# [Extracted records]
=======

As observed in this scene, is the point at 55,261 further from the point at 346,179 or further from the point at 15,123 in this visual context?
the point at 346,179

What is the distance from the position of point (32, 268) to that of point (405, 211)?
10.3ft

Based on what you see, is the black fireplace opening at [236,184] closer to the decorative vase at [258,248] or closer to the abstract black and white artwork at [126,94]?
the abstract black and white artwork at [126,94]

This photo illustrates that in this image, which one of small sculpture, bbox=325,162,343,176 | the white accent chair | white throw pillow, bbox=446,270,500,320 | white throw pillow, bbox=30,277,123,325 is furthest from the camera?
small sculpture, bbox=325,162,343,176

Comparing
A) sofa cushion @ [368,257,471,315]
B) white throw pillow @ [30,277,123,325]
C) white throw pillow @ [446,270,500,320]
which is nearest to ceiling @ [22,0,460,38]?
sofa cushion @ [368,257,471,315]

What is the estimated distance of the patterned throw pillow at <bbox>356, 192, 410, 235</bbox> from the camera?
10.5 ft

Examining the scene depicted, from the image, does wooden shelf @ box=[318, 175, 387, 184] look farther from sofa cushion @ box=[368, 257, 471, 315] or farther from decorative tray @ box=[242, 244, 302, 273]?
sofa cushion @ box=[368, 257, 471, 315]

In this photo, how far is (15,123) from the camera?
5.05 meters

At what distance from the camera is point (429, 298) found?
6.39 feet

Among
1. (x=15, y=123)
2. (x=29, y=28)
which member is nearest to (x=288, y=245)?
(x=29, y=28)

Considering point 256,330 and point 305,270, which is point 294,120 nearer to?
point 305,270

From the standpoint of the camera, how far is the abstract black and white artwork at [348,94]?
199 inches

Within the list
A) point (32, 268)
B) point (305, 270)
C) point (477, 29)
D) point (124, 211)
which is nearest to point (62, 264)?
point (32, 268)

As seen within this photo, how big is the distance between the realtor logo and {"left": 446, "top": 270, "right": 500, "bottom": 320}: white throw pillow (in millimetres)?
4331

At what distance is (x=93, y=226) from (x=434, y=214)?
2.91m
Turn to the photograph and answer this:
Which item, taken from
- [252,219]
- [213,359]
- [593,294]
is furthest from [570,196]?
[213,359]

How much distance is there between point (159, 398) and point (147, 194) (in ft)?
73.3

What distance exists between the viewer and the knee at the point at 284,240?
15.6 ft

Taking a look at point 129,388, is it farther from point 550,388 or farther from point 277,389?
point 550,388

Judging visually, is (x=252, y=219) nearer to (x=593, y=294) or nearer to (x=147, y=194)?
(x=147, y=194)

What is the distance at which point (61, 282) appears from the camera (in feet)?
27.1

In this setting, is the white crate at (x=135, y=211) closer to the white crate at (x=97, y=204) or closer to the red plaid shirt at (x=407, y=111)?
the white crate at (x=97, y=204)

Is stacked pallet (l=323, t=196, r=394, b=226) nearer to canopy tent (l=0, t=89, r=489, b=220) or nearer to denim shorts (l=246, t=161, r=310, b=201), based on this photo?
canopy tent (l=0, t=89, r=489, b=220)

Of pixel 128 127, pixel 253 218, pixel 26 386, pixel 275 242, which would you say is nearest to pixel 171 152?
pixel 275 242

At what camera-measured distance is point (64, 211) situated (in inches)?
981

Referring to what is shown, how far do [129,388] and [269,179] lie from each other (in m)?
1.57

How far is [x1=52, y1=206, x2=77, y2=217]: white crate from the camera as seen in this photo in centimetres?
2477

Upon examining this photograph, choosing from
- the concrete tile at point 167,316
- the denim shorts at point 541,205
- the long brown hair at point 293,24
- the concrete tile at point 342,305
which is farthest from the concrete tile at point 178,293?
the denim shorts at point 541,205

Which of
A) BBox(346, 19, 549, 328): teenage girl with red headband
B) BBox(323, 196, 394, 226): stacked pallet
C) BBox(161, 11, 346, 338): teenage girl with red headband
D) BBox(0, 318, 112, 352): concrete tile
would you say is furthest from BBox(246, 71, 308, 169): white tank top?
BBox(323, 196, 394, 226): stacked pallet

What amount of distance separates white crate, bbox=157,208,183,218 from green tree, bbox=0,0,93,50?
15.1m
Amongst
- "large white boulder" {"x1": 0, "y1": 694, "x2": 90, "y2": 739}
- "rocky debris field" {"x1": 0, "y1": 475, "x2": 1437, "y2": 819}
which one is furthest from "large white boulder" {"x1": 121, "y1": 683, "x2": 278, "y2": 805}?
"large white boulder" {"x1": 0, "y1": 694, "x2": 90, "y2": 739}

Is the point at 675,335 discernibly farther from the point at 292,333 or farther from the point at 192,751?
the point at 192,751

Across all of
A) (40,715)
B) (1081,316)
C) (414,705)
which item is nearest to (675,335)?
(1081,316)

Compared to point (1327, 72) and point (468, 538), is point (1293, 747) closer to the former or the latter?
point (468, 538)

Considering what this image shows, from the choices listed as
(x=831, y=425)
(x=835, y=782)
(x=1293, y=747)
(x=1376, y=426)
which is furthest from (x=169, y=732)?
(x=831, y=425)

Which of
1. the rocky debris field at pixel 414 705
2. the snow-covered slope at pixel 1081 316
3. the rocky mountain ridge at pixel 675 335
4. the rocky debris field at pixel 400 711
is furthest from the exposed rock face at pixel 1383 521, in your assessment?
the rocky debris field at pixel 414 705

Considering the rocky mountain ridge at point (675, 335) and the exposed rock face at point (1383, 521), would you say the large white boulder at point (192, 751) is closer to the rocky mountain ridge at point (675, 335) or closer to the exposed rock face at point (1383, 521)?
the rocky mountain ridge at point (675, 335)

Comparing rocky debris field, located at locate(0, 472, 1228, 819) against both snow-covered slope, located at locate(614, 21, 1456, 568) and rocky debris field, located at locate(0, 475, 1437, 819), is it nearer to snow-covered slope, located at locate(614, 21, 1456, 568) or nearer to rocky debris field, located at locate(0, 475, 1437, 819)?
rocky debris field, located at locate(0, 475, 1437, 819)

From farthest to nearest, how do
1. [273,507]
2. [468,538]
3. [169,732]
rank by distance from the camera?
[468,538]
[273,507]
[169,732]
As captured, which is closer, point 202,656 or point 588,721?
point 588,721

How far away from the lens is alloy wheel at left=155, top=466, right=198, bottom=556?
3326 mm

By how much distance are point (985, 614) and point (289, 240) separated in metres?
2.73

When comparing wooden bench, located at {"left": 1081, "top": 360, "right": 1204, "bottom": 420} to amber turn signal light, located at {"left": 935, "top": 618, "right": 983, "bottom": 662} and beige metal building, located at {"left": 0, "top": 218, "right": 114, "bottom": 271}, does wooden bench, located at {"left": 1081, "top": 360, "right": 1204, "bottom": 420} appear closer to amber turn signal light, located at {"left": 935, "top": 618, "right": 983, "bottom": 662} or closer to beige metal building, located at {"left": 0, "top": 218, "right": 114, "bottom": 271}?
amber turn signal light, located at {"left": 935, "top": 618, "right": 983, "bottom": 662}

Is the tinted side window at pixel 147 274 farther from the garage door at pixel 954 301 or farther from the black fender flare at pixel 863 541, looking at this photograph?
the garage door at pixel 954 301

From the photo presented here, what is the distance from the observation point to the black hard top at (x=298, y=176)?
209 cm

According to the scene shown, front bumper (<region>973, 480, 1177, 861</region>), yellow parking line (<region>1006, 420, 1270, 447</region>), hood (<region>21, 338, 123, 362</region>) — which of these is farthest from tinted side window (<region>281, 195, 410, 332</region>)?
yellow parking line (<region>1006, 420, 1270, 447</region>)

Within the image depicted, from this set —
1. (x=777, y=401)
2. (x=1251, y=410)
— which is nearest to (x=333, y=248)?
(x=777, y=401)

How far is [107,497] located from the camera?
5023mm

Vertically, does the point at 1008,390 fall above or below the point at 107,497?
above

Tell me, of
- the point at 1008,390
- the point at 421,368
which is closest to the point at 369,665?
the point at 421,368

=======

# [TASK TO CARRY OUT]
Copy out every one of the records above line for line, without changing a single character.

# [TASK ANSWER]
As observed in this scene, is the point at 55,261 further from the point at 346,179 or further from the point at 15,123 in this visual context?
the point at 346,179

What is the distance from the position of point (32, 268) to that of point (405, 211)?
10.3ft

Based on what you see, is the black fireplace opening at [236,184] closer to the decorative vase at [258,248] or closer to the abstract black and white artwork at [126,94]?
the abstract black and white artwork at [126,94]

This photo illustrates that in this image, which one of small sculpture, bbox=325,162,343,176 | the white accent chair | white throw pillow, bbox=446,270,500,320 | white throw pillow, bbox=30,277,123,325 is furthest from the camera?
small sculpture, bbox=325,162,343,176

Comparing
A) sofa cushion @ [368,257,471,315]
B) white throw pillow @ [30,277,123,325]
C) white throw pillow @ [446,270,500,320]
which is nearest to ceiling @ [22,0,460,38]?
sofa cushion @ [368,257,471,315]

What is the estimated distance of the patterned throw pillow at <bbox>356, 192, 410, 235</bbox> from the camera?
10.5 ft

Examining the scene depicted, from the image, does wooden shelf @ box=[318, 175, 387, 184] look farther from sofa cushion @ box=[368, 257, 471, 315] or farther from decorative tray @ box=[242, 244, 302, 273]?
sofa cushion @ box=[368, 257, 471, 315]

In this photo, how far is (15,123) from the camera?
5.05 meters

At what distance from the camera is point (429, 298) found?
6.39 feet

Among
1. (x=15, y=123)
2. (x=29, y=28)
which member is nearest to (x=288, y=245)?
(x=29, y=28)

Considering point 256,330 and point 305,270, which is point 294,120 nearer to?
point 305,270

From the standpoint of the camera, how far is the abstract black and white artwork at [348,94]?
199 inches

Within the list
A) point (32, 268)
B) point (305, 270)
C) point (477, 29)
D) point (124, 211)
which is nearest to point (62, 264)?
point (32, 268)

As seen within this photo, how big is the distance between the realtor logo and {"left": 446, "top": 270, "right": 500, "bottom": 320}: white throw pillow (in millimetres)?
4331

At what distance is (x=93, y=226) from (x=434, y=214)?
2.91m
Turn to the photograph and answer this:
Which item, taken from
- [252,219]
- [213,359]
- [593,294]
is furthest from [570,196]?
[213,359]

How much distance is there between point (159, 398) and point (147, 194) (in ft)?
73.3

What distance exists between the viewer and the knee at the point at 284,240?
15.6 ft

Taking a look at point 129,388, is it farther from point 550,388 or farther from point 277,389?
point 550,388

Judging visually, is (x=252, y=219) nearer to (x=593, y=294) or nearer to (x=147, y=194)?
(x=147, y=194)

What is the distance at which point (61, 282) appears from the camera (in feet)?
27.1

In this setting, is the white crate at (x=135, y=211) closer to the white crate at (x=97, y=204) or closer to the red plaid shirt at (x=407, y=111)?
the white crate at (x=97, y=204)

Is stacked pallet (l=323, t=196, r=394, b=226) nearer to canopy tent (l=0, t=89, r=489, b=220) or nearer to denim shorts (l=246, t=161, r=310, b=201), based on this photo?
canopy tent (l=0, t=89, r=489, b=220)

Of pixel 128 127, pixel 253 218, pixel 26 386, pixel 275 242, which would you say is nearest to pixel 171 152?
pixel 275 242

At what camera-measured distance is point (64, 211) situated (in inches)?
981

Referring to what is shown, how far do [129,388] and [269,179] lie from each other (in m)?
1.57

How far is [x1=52, y1=206, x2=77, y2=217]: white crate from the camera as seen in this photo in centimetres?
2477

Upon examining this photograph, choosing from
- the concrete tile at point 167,316
- the denim shorts at point 541,205
- the long brown hair at point 293,24
- the concrete tile at point 342,305
which is farthest from the concrete tile at point 178,293?
the denim shorts at point 541,205

Which of
A) BBox(346, 19, 549, 328): teenage girl with red headband
B) BBox(323, 196, 394, 226): stacked pallet
C) BBox(161, 11, 346, 338): teenage girl with red headband
D) BBox(0, 318, 112, 352): concrete tile
would you say is furthest from BBox(246, 71, 308, 169): white tank top?
BBox(323, 196, 394, 226): stacked pallet

What amount of distance separates white crate, bbox=157,208,183,218 from green tree, bbox=0,0,93,50?
15.1m
Amongst
- "large white boulder" {"x1": 0, "y1": 694, "x2": 90, "y2": 739}
- "rocky debris field" {"x1": 0, "y1": 475, "x2": 1437, "y2": 819}
which one is furthest from "large white boulder" {"x1": 121, "y1": 683, "x2": 278, "y2": 805}?
"large white boulder" {"x1": 0, "y1": 694, "x2": 90, "y2": 739}

Is the point at 675,335 discernibly farther from the point at 292,333 or farther from the point at 192,751?
the point at 192,751

Across all of
A) (40,715)
B) (1081,316)
C) (414,705)
which item is nearest to (675,335)?
(1081,316)

Compared to point (1327, 72) and point (468, 538), is point (1293, 747) closer to the former or the latter?
point (468, 538)

Considering what this image shows, from the choices listed as
(x=831, y=425)
(x=835, y=782)
(x=1293, y=747)
(x=1376, y=426)
which is furthest from (x=169, y=732)?
(x=831, y=425)

Which of
1. the rocky debris field at pixel 414 705
2. the snow-covered slope at pixel 1081 316
3. the rocky mountain ridge at pixel 675 335
4. the rocky debris field at pixel 400 711
is furthest from the exposed rock face at pixel 1383 521, in your assessment?
the rocky debris field at pixel 414 705

Considering the rocky mountain ridge at point (675, 335) and the exposed rock face at point (1383, 521), would you say the large white boulder at point (192, 751) is closer to the rocky mountain ridge at point (675, 335) or closer to the exposed rock face at point (1383, 521)?
the rocky mountain ridge at point (675, 335)

Comparing rocky debris field, located at locate(0, 472, 1228, 819) against both snow-covered slope, located at locate(614, 21, 1456, 568) and rocky debris field, located at locate(0, 475, 1437, 819), is it nearer to snow-covered slope, located at locate(614, 21, 1456, 568) or nearer to rocky debris field, located at locate(0, 475, 1437, 819)?
rocky debris field, located at locate(0, 475, 1437, 819)

From farthest to nearest, how do
1. [273,507]
2. [468,538]
3. [169,732]
rank by distance from the camera?
[468,538]
[273,507]
[169,732]
As captured, which is closer, point 202,656 or point 588,721?
point 588,721

How far away from the lens is alloy wheel at left=155, top=466, right=198, bottom=556?
3326 mm

By how much distance are point (985, 614) and point (289, 240) separated in metres?
2.73

When comparing wooden bench, located at {"left": 1081, "top": 360, "right": 1204, "bottom": 420} to amber turn signal light, located at {"left": 935, "top": 618, "right": 983, "bottom": 662} and beige metal building, located at {"left": 0, "top": 218, "right": 114, "bottom": 271}, does wooden bench, located at {"left": 1081, "top": 360, "right": 1204, "bottom": 420} appear closer to amber turn signal light, located at {"left": 935, "top": 618, "right": 983, "bottom": 662} or closer to beige metal building, located at {"left": 0, "top": 218, "right": 114, "bottom": 271}?
amber turn signal light, located at {"left": 935, "top": 618, "right": 983, "bottom": 662}

Is the tinted side window at pixel 147 274 farther from the garage door at pixel 954 301 or farther from the black fender flare at pixel 863 541, looking at this photograph?
the garage door at pixel 954 301

From the photo presented here, what is the distance from the observation point to the black hard top at (x=298, y=176)?
209 cm

According to the scene shown, front bumper (<region>973, 480, 1177, 861</region>), yellow parking line (<region>1006, 420, 1270, 447</region>), hood (<region>21, 338, 123, 362</region>) — which of these is farthest from tinted side window (<region>281, 195, 410, 332</region>)?
yellow parking line (<region>1006, 420, 1270, 447</region>)

Within the image depicted, from this set —
1. (x=777, y=401)
2. (x=1251, y=410)
— which is nearest to (x=333, y=248)?
(x=777, y=401)

How far is [107,497] located from the camera?
5023mm

Vertically, does the point at 1008,390 fall above or below the point at 107,497?
above

Tell me, of
- the point at 1008,390
- the point at 421,368
which is closest to the point at 369,665?
the point at 421,368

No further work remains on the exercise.